Document section START
Chapman recorded his first album with UFO – No Place to Run – with ex-Beatles producer George Martin. It was released in January 1980. UFO undertook a tour to promote it, culminating in a five-night sell-out at London's Hammersmith Odeon.

Chapman remained in UFO until 1983 and played on another three albums: The Wild, the Willing and the Innocent (1981), Mechanix (1982), and Making Contact. In 1983, after numerous line-up changes, UFO decided to call it a day and undertook a farewell tour (although they reformed in 1984). The posthumous compilation album Headstone incorporated songs by the members' other bands. Chapman was represented by a Lone Star song. The album was completed with several songs from the farewell tour.

== Post UFO ==
After the tour, Chapman went to Florida, United States, to form a new band DOA fronted by lead singers Ray Williams, Dave Edwards, Bass player Steve Chikitus, guitarists Jon Smyth, Robert Journey and Drummer Paul Baron. Paul's Florida band DOA was later renamed Madman, which toured with Ted Nugent in the United States. He later hooked up with former UFO band member Pete Way in Waysted and recorded the albums The Good the Bad the Waysted and Save Your Prayers. After this, Chapman founded Ghost in 1993, fronted by another Welshman, Carl Sentance.

In 1993, Chapman was lined up as the guitarist for a reformed UFO, but Michael Schenker was employed instead.

Chapman released an album, Anthology Volume One, on his own Paul Chapman Enterprises label, which covered his career from Lone Star through to Ghost. A solo instrumental track, "The Bells of Berlin" appeared as part of the December 2000 archive Waysted collection Your Prayers Are Saved.
Document section END
Entries provided START
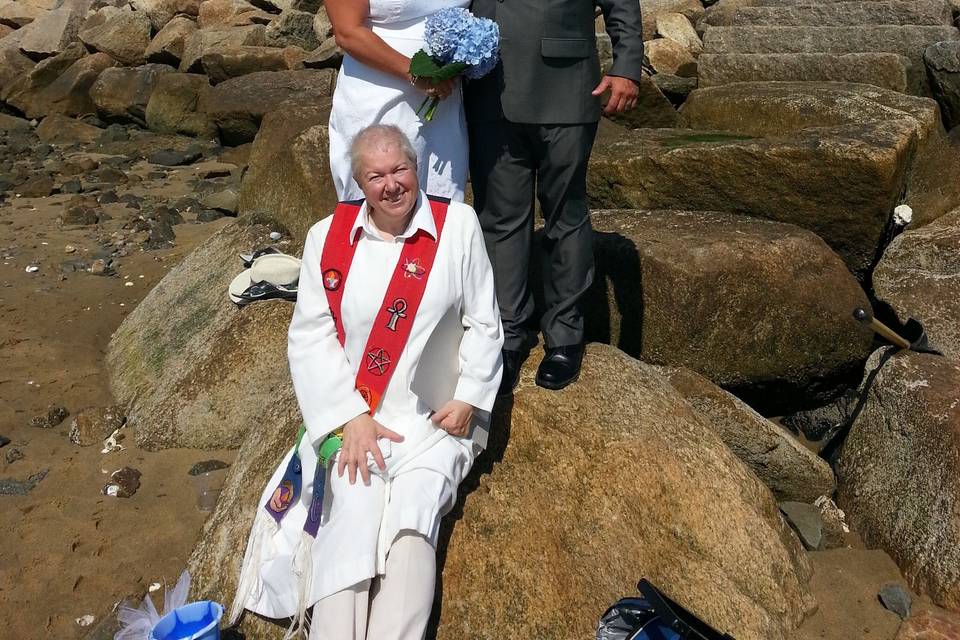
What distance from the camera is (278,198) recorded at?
5.54 m

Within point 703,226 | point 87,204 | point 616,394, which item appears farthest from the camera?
point 87,204

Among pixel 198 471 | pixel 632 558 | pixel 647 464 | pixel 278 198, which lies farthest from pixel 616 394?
pixel 278 198

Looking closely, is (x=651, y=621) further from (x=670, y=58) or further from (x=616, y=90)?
(x=670, y=58)

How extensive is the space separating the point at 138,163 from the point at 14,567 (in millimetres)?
8926

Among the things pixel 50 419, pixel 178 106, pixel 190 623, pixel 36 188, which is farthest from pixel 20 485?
pixel 178 106

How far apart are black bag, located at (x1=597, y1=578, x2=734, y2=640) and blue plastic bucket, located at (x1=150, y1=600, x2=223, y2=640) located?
1.18 m

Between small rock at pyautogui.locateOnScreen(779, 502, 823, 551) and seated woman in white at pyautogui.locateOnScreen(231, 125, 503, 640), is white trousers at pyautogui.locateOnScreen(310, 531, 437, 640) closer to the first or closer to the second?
seated woman in white at pyautogui.locateOnScreen(231, 125, 503, 640)

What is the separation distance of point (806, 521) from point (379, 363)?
2109 millimetres

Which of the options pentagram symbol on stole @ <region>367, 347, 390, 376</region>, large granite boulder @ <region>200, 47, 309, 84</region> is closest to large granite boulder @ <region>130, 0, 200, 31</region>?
large granite boulder @ <region>200, 47, 309, 84</region>

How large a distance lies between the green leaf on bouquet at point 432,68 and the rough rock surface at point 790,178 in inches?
87.4

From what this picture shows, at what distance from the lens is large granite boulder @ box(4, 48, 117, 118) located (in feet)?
50.1

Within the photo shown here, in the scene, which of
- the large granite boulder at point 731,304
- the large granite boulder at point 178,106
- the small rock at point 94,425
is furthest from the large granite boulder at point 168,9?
the large granite boulder at point 731,304

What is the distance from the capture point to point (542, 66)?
317 cm

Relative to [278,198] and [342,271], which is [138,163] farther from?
[342,271]
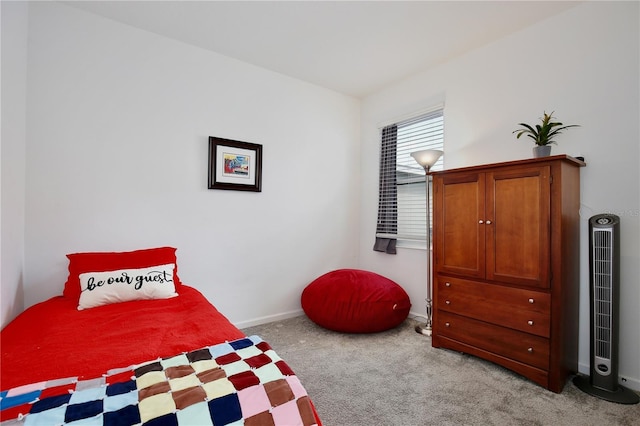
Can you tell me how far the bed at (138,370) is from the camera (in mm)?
901

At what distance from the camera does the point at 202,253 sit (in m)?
2.89

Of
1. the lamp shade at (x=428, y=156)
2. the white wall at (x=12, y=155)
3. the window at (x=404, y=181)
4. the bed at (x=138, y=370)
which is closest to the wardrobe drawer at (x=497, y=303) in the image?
the window at (x=404, y=181)

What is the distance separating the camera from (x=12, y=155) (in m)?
1.89

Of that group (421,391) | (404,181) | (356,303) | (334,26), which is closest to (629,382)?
(421,391)

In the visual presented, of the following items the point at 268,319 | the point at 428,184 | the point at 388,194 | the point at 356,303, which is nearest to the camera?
the point at 356,303

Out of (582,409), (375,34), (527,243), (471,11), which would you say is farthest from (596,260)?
(375,34)

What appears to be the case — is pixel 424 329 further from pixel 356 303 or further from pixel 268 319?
pixel 268 319

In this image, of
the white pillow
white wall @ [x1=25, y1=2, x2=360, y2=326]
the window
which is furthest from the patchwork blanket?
the window

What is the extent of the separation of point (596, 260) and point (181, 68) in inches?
138

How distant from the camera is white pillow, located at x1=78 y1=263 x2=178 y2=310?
6.52ft

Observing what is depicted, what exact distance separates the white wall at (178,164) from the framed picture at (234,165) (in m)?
0.08

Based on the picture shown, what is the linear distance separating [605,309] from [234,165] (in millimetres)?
3057

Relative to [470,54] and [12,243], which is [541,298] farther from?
[12,243]

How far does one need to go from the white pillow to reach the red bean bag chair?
137 cm
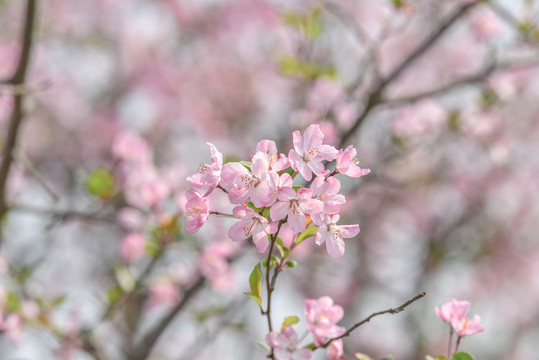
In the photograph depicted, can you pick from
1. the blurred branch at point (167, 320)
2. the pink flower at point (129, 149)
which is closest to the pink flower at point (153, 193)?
the pink flower at point (129, 149)

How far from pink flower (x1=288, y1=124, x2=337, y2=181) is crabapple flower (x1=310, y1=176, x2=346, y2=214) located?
0.02 m

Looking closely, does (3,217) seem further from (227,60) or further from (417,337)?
(227,60)

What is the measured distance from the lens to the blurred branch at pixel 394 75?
282 cm

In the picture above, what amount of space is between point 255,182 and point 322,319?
427 millimetres

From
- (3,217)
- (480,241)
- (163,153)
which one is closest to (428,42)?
(3,217)

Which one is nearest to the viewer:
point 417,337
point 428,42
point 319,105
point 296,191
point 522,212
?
point 296,191

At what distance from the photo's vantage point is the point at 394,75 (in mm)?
2848

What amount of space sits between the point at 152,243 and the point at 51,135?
7.09m

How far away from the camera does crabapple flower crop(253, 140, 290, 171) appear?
121 centimetres

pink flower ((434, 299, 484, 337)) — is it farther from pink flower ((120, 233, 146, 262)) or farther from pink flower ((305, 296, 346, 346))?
pink flower ((120, 233, 146, 262))

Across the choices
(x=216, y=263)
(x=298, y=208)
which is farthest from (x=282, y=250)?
(x=216, y=263)

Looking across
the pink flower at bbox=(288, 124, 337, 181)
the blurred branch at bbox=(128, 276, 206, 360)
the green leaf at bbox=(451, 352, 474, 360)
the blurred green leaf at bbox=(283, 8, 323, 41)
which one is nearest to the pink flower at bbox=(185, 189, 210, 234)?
the pink flower at bbox=(288, 124, 337, 181)

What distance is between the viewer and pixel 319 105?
3775 millimetres

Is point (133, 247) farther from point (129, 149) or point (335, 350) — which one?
point (335, 350)
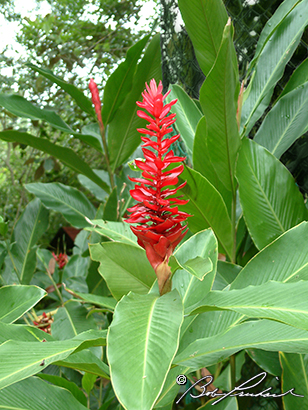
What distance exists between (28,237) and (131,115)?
2.19ft

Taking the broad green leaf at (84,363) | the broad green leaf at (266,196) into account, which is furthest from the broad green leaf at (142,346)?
the broad green leaf at (266,196)

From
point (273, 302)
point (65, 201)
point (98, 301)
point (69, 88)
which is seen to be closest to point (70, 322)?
point (98, 301)

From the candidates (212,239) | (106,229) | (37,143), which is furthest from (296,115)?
(37,143)

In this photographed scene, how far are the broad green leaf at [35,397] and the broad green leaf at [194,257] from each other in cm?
30

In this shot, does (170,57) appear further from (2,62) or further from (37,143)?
(2,62)

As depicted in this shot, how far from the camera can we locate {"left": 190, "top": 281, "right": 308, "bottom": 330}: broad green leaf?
425mm

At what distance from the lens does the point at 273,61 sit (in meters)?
1.04

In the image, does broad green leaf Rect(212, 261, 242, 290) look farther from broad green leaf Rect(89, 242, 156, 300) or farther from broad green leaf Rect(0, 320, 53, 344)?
broad green leaf Rect(0, 320, 53, 344)

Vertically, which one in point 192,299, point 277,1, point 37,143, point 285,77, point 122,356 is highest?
point 277,1

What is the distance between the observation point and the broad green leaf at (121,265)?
0.71m

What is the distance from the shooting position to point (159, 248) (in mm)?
559

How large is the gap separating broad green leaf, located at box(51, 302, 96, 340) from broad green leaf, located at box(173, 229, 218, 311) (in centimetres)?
42

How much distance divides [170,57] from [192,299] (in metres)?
1.26

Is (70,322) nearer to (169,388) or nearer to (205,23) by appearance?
(169,388)
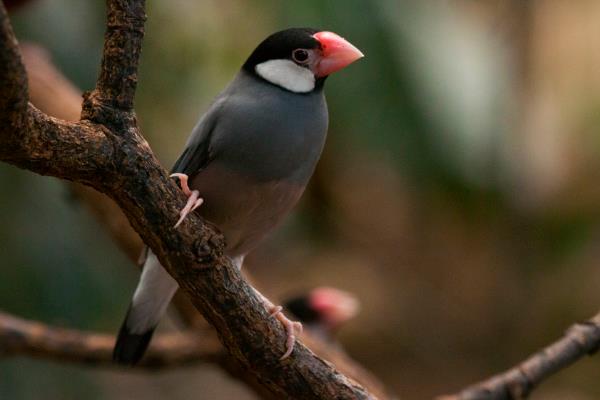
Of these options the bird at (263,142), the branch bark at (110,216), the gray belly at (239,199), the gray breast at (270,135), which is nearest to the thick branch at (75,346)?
the branch bark at (110,216)

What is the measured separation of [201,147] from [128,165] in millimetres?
470

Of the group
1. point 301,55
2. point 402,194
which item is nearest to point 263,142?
point 301,55

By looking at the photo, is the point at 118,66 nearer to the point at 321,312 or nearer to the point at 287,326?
the point at 287,326

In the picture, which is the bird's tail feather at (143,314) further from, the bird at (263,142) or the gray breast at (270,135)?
the gray breast at (270,135)

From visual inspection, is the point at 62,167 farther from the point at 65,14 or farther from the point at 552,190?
the point at 552,190

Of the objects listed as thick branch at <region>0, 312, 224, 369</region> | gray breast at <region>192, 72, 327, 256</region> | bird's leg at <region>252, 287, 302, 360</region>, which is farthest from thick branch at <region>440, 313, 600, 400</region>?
thick branch at <region>0, 312, 224, 369</region>

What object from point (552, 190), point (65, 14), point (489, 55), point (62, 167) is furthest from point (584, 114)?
point (62, 167)

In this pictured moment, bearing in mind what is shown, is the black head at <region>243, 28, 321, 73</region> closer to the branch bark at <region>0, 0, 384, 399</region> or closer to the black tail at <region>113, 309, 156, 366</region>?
the branch bark at <region>0, 0, 384, 399</region>

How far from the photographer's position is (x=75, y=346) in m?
2.33

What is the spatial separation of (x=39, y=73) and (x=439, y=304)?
2992mm

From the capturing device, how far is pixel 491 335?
15.0 feet

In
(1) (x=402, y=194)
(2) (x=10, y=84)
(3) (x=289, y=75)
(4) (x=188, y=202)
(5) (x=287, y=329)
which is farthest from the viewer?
(1) (x=402, y=194)

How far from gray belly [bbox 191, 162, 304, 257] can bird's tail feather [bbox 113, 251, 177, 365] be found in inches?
8.3

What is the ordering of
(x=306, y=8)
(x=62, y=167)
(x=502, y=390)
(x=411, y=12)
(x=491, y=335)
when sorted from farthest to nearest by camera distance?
1. (x=491, y=335)
2. (x=411, y=12)
3. (x=306, y=8)
4. (x=502, y=390)
5. (x=62, y=167)
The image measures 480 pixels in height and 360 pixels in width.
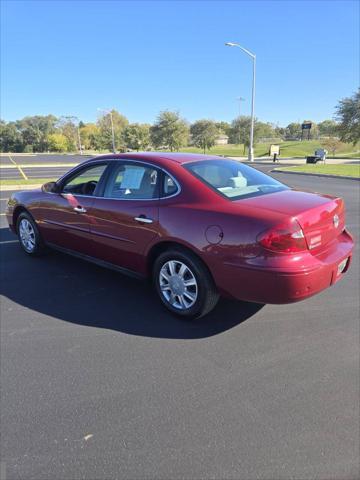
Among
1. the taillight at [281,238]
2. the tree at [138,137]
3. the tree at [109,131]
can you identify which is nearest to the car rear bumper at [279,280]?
the taillight at [281,238]

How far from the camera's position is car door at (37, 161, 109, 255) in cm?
427

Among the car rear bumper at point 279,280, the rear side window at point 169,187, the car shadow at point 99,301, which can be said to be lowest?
the car shadow at point 99,301

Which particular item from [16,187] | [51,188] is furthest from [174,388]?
[16,187]

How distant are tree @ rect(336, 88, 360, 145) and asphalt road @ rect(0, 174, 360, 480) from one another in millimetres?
47683

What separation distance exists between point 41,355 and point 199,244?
161cm

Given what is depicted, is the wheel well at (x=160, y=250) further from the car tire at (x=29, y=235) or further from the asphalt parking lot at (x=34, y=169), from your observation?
the asphalt parking lot at (x=34, y=169)

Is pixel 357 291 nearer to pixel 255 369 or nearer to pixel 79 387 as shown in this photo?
pixel 255 369

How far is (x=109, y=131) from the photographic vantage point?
284ft

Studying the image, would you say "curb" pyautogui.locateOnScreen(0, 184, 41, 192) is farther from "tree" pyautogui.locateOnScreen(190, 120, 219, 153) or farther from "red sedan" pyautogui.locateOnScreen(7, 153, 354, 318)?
"tree" pyautogui.locateOnScreen(190, 120, 219, 153)

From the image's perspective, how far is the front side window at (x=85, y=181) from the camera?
14.3ft

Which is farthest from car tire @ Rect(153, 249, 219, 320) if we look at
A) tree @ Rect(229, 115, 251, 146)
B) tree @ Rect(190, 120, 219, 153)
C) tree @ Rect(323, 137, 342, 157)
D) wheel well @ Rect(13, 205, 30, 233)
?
tree @ Rect(190, 120, 219, 153)

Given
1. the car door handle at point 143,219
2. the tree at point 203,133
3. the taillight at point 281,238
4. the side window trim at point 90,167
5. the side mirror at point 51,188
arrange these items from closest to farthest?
the taillight at point 281,238 → the car door handle at point 143,219 → the side window trim at point 90,167 → the side mirror at point 51,188 → the tree at point 203,133

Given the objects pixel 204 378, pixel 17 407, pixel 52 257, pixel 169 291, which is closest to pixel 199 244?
pixel 169 291

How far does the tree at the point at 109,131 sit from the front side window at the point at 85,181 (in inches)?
2827
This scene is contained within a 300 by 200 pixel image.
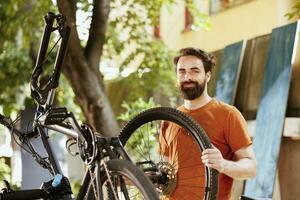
Entries provided END
> Brief 1
List the musicians other than Chapman whom the text on Paul Chapman's career names as members of DOA.
> Brief 2
According to the text on Paul Chapman's career, where did UFO finish the tour promoting No Place to Run?
> Brief 3
Rewrite the text on Paul Chapman's career, everything from "Chapman remained in" down to "the farewell tour.", replacing "call it a day" with "disband".
These rows have no connection to the text on Paul Chapman's career.

> Worked solution 1
Ray Williams, Dave Edwards, Steve Chikitus, Jon Smyth, Robert Journey, Paul Baron

> Worked solution 2
With a five-night sell-out at London's Hammersmith Odeon.

> Worked solution 3
Chapman remained in UFO until 1983 and played on another three albums: The Wild, the Willing and the Innocent (1981), Mechanix (1982), and Making Contact. In 1983, after numerous line-up changes, UFO decided to disband and undertook a farewell tour (although they reformed in 1984). The posthumous compilation album Headstone incorporated songs by the members' other bands. Chapman was represented by a Lone Star song. The album was completed with several songs from the farewell tour.